Passage choisi »
━━━━━━━━━━

C’est un personnage d’une grande complexité. Au début de la pièce, on peut effectivement dire qu'il est un homme objet - objet tour à tour de répulsion et de désir. C’est à lui qu’est dévolue la dimension érotique qui caractérise si souvent les personnage féminins dans les dramaturgies cinématographiques ou théâtrales. Mais il ne se réduit pas à cela. Il passe progressivement d’objet à sujet et dans un retournement brutal, il se révèle douloureusement à lui même et devient alors - dans un  grand désarroi - protagoniste de l’histoire.

"Ce qui m'intéresse c'est le surgissement, la panique, la sauvagerie du désir qui submerge, ravit, désagrège les personnages"


Cette « ronde des passions » n'est-elle pas plus une ronde des désirs multiples qu'une ronde des amours ?

━━━━━━━━━━

Données »
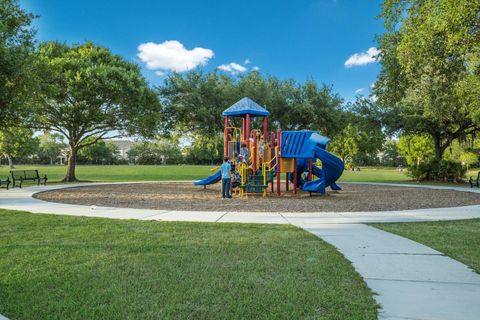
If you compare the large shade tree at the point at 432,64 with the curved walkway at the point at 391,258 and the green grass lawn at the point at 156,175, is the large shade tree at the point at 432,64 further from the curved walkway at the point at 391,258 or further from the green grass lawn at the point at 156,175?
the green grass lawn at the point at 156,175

━━━━━━━━━━

Recopiez à l'identique le passage choisi ci-dessus, en commençant à « C’est un personnage » et en terminant à « protagoniste de l’histoire. ».

Résultat de l'exercice »
C’est un personnage d’une grande complexité. Au début de la pièce, on peut effectivement dire qu'il est un homme objet - objet tour à tour de répulsion et de désir. C’est à lui qu’est dévolue la dimension érotique qui caractérise si souvent les personnage féminins dans les dramaturgies cinématographiques ou théâtrales. Mais il ne se réduit pas à cela. Il passe progressivement d’objet à sujet et dans un retournement brutal, il se révèle douloureusement à lui même et devient alors - dans un  grand désarroi - protagoniste de l’histoire.